Ferritin Init
Note: this is crossposted to Github
Intro to Ferritin
This is an introduction to Ferritin, a set of Rust crates for working with proteins. At the moment ferritin is very much in alpha stage but I am pleased with the current progress and wanted to give a high level overview of the project as it currently stands.
At the moment I have in place what I think to be a reasonably well architected core data structure, an AtomCollection
struct that is inspired by how pymol and biotite internally represent atomic information.
Most of the current and future features should be able to extend functionality via traits/methods while hopefully presenting s relatively small API that, because it is built on Rust, is nonetheless performant and portable. Additionally I have a few nascent crates that 1) handle inputs from pymol via it’s PSE binary file, 2) an initial implementation of a Rust version of molviewspec that can export json and/or self-contained HTML, and 3) an early set of visualizations built on top of Bevy.

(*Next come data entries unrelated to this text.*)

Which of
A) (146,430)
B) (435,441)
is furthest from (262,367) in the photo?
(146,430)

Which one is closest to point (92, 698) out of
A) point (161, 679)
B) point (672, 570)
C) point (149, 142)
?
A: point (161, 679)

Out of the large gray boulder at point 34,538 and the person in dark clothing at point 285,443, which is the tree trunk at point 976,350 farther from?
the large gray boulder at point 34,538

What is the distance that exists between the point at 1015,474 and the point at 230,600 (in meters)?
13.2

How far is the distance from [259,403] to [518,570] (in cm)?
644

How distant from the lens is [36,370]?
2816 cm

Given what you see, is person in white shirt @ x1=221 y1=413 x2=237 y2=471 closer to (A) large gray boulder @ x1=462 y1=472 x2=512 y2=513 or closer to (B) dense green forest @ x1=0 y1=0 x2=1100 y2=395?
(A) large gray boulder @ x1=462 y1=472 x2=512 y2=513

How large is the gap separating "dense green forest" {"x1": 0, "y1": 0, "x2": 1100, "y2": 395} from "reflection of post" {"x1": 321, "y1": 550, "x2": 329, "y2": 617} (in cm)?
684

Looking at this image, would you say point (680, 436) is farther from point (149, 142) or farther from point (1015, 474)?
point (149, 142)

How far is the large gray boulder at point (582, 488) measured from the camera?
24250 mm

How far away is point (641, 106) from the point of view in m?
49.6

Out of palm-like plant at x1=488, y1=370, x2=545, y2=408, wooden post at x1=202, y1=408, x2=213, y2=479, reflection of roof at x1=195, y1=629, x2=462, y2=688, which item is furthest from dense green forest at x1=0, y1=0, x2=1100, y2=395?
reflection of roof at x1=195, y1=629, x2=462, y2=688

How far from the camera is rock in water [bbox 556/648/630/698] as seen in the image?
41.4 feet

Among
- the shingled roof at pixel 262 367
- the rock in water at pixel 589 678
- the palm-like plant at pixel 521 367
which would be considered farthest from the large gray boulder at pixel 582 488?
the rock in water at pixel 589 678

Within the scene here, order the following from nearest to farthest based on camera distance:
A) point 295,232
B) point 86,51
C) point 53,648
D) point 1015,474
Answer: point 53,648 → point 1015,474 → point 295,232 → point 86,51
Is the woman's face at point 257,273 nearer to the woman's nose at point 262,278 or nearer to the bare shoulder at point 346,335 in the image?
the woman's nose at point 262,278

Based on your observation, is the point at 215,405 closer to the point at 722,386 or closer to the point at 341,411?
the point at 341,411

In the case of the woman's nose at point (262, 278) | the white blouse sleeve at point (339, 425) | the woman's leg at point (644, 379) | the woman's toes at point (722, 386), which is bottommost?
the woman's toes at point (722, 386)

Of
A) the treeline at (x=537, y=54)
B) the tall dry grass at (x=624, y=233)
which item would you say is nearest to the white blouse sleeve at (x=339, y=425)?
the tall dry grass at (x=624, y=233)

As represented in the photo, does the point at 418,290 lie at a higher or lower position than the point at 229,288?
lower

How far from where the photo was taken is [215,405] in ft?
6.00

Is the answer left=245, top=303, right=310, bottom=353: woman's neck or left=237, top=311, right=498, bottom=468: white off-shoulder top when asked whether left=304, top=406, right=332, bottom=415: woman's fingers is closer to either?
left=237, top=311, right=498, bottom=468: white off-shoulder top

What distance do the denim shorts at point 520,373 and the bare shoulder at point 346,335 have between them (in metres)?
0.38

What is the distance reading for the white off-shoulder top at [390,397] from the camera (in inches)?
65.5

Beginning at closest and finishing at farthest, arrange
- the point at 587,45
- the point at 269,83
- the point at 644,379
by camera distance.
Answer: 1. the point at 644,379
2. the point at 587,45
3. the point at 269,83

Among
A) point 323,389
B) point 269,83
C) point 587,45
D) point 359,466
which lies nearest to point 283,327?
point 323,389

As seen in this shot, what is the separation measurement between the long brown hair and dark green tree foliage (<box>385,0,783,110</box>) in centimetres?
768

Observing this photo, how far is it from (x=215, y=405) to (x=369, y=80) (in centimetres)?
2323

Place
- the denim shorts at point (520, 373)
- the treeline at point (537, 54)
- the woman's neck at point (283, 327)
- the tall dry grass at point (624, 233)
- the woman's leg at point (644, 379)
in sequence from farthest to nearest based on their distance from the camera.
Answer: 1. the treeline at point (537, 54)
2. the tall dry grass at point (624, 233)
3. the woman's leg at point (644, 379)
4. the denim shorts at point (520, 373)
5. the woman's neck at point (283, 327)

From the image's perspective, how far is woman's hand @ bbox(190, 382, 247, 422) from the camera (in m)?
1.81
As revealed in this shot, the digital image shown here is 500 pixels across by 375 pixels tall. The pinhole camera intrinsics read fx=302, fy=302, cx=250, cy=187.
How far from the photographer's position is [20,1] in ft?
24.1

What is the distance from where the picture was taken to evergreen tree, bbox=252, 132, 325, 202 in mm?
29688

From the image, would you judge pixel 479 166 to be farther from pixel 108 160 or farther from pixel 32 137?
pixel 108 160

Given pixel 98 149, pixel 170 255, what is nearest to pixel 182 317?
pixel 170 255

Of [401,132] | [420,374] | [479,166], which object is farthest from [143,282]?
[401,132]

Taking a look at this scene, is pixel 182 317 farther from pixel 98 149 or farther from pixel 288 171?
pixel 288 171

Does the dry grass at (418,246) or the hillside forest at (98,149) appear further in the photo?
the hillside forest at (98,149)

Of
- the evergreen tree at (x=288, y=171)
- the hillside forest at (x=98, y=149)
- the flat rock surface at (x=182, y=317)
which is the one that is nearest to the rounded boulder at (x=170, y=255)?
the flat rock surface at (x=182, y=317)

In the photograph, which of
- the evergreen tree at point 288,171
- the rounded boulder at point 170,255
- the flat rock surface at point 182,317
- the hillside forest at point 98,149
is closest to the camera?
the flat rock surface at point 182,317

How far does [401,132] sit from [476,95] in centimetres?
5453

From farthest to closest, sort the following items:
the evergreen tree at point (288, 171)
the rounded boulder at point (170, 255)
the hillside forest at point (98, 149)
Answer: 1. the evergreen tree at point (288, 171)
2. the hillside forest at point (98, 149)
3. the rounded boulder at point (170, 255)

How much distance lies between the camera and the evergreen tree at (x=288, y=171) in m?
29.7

In this post I will give a high level intro to the crates in this repo, a brief experience report of using Rust, and glimpse of the next steps.
// current layout of Atom Collection.
pub struct AtomCollection {
size: usize,
coords: Vec<[f32; 3]>,
res_ids: Vec<i32>,
res_names: Vec<String>,
is_hetero: Vec<bool>,
elements: Vec<Element>,
atom_names: Vec<String>,
chain_ids: Vec<String>,
bonds: Option<Vec<Bond>>,
}
Molecular Visualization#
In the Rust world, Bevy seems to be ascendant with a lot of activity on it’s Discord channel.
I stubbed out an initial vizualizer using pdbtbx
and that worked okay but I realized that I would want to have a set of ergonomic functions
for working with stucture files that would allow me to generate new subsets of atoms and new
visuals. I also ran into the issue that pdbtbx
doesn’t parse/create bonds. However, with AtomCollection
I was able to copy biotite’s bond creation algorithm (using lookups from CCD) and now was can
relatively easily create bonds as well. So once AtomCollection
was implemented I ported that code here. At the moment theres
over and implemented a ball-and-stick viz.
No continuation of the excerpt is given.